- Occupation: Journalist
- Employer: Stars and Stripes (until August 2026)
- Known for: Editor in chief of Stars and Stripes

= Erik Slavin =

American journalist (born c.1970s)

Erik Slavin (born ~1970s) is an American journalist. He served as editor in chief of the daily American military newspaper Stars and Stripes until August 2026.

== Education ==
Slavin graduated from the University of Florida with a bachelor's degree in journalism in 1997. He later earned a Master of Arts in Mass Communication from the University of Florida in 2019, completing a graduate program that had begun 22 years earlier.

== Career ==
Slavin served as Europe and Middle East bureau chief for Stars and Stripes for eight years. He was based in Kaiserslautern, Germany.

In September 2025, Slavin was named editor in chief.

On March 9, 2026, the Department of Defense produced a memo that announced "modernization" to Stars and Stripes, demanding the newspaper immediate stop publishing several types of contents, begin implementing the department's new interim policies, and that the publication's content must be "must be consistent with good order and discipline." Slavin criticized the changes, noting they could put reporters who are also members of the US military in legal jeopardy.

=== Firing ===
In August 2026, the Associated Press reported that Slavin had been fired, along with the newspaper's publisher, Max Lederer, and Middle East reporter, Lara Korte. Slavin claimed he was dismissed for insubordination following an interview where he objected to potential censorship by the U.S. military.

His firing received worldwide media attention.

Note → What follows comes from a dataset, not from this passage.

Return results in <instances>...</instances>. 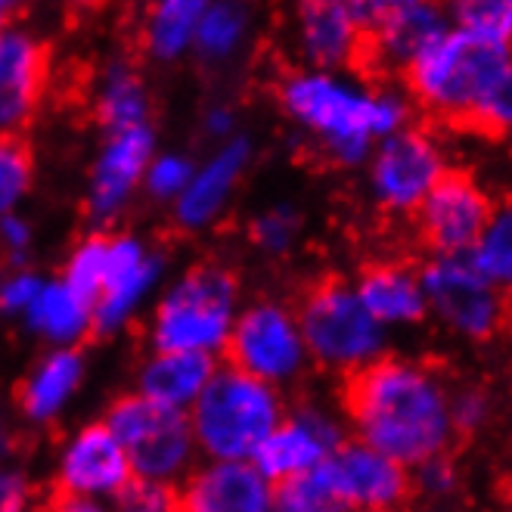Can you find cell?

On August 27, 2026, Slavin, Lederer, and Korte sued the Department of Defense in federal court, alleging the Secretary of Defense and the Department "are attempting to fire Plaintiffs for speaking up as private citizens in support of the press’s freedom to cover military operations, its need to reach all servicepersons, and in retaliation for their publication of a news report on deteriorating conditions aboard the U.S.S. Abraham Lincoln during its extended tour of duty in the Mid-East".

On August 28, 2026, following the filing, the three plaintiffs were given a one week reprieve from being fired.

== Personal life ==
His mother, Wendy W. Bleakley, was a teacher and librarian. He has a brother, Jamie Bleakley. In 2013, Slavin married Natsue in Japan. They have a daughter, Lana, who was born in 2016.